Panofsky, "The History of Art as a Humanistic Discipline"
Thus, while science endeavors to transform the chaotic variety of natural phenomena into what may be called a cosmos of nature, the humanities endeavor to transform the chaotic variety of human records into what may be called a cosmos of culture.
There are, in spite of all the differences in subject and procedure, some very striking analogies between the methodical problems to be coped with by the scientist, on the one hand, and by the humanist, on the other.*
*See E. Wind, Das Experiment und die Metaphysik, Tiibingen, 1934, and idem, "Some Points of Contact between History and Natural Science," Philosophy and History, Essays Presented to Ernst Cassirer, Oxford, 1936, p.255ff. (with a very instructive discussion of the relationship between phenomena, instruments and the observer, on the one hand, and historical facts, documents and the historian, on the other).

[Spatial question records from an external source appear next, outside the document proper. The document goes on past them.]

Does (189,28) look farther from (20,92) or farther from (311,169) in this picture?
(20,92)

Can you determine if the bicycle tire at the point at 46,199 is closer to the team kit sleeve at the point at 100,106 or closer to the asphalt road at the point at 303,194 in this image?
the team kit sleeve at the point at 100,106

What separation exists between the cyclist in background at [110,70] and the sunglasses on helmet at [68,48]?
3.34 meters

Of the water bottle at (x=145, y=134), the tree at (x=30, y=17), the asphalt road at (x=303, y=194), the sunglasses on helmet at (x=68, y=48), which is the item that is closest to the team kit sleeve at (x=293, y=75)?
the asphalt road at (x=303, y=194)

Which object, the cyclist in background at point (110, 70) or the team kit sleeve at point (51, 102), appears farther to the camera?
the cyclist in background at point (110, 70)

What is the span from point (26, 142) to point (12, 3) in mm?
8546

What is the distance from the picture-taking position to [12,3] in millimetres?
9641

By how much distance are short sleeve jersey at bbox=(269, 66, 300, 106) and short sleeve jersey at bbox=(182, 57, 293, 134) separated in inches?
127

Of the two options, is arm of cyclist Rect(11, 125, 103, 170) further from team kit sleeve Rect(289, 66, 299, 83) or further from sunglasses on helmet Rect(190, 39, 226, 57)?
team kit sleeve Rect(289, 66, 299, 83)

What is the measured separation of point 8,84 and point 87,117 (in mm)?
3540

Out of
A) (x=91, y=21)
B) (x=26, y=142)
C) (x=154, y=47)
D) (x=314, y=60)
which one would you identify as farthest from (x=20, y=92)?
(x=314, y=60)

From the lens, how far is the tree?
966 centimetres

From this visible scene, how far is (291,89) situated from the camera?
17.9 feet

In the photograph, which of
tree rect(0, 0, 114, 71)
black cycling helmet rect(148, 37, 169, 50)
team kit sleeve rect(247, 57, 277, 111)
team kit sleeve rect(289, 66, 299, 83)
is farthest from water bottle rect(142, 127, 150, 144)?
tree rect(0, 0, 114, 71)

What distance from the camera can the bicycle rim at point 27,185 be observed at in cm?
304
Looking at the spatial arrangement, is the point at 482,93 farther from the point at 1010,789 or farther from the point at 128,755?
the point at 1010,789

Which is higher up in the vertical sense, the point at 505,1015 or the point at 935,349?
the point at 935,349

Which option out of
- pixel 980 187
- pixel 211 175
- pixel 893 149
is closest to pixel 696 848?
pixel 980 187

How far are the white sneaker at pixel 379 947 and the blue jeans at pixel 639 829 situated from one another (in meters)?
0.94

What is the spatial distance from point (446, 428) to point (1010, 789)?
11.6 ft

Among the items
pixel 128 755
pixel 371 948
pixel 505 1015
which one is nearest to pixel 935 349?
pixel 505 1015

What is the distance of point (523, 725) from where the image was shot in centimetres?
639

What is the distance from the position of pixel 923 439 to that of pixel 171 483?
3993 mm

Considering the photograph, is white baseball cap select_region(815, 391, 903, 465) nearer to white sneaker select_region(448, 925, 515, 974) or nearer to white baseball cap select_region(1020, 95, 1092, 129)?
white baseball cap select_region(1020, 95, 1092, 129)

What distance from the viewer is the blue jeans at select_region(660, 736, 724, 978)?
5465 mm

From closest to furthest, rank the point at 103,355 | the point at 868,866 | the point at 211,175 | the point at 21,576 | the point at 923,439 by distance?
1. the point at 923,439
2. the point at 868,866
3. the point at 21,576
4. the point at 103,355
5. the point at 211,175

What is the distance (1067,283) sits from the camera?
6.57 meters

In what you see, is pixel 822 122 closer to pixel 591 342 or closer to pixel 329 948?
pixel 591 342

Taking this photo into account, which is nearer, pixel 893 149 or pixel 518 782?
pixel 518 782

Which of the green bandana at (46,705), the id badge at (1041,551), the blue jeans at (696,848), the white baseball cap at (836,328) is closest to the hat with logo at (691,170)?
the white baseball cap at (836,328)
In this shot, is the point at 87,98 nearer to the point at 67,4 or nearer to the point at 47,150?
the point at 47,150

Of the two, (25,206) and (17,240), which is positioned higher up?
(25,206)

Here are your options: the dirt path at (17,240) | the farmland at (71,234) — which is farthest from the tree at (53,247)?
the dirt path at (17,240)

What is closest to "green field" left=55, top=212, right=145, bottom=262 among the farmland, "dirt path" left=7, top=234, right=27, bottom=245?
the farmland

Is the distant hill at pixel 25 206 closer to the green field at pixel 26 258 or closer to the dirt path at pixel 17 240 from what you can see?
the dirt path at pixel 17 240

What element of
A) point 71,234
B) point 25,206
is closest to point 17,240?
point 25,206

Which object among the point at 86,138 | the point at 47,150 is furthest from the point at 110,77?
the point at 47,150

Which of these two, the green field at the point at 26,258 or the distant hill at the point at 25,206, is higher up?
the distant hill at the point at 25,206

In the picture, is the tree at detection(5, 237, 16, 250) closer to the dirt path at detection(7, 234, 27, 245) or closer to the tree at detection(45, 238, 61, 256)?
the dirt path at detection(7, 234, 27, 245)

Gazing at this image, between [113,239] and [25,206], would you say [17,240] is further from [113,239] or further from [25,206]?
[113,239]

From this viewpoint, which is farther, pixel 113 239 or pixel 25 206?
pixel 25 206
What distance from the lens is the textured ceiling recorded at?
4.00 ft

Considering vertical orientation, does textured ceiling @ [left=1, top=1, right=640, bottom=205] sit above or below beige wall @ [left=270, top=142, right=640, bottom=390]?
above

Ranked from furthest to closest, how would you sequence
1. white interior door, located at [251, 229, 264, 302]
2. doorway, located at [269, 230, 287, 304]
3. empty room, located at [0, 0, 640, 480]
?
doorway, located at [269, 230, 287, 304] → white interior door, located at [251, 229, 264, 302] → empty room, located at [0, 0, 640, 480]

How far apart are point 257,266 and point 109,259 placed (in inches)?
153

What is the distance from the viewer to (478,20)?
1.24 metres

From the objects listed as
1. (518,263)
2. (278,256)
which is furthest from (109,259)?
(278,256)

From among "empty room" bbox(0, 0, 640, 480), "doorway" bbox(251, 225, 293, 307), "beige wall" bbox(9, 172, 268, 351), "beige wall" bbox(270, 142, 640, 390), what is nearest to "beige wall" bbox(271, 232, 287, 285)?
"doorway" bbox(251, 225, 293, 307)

David Wagner, "Peirce, Panofsky, and the Gothic"
Abstract
This paper aims to show that Peirce’s analogy of scholastic logic and Gothic architecture merits more than the dismissive note John F. Boler grants it in his essay “Peirce and Medieval Thought” (Boler 2004). Peirce does not just anticipate art historian Erwin Panofsky’s view of an analogy between the scholastic Summa and the Gothic cathedral. Habitus and habit-taking play a vital part in both analogies. I present William Whewell as a likely source of inspiration arousing Peirce’s interest in Gothic architecture, and suggest that Edgar Wind played a part in transmitting to Erwin Panofsky the Peircean idea of unconscious beliefs as expressed by habits. Thus this essay deals with two connections: on the one hand, the relation between ideas as embodied in the structure of scholastic treatises and of cathedrals, and on the other, the concept of habit linking Peirce and Panofsky. Research on the latter benefits from the publication of Panofsky’s correspondence, which reveals that his study of Gothic architecture and Scholasticism commenced four years earlier than hitherto suspected.
I really doubt Panofsky needed much prodding.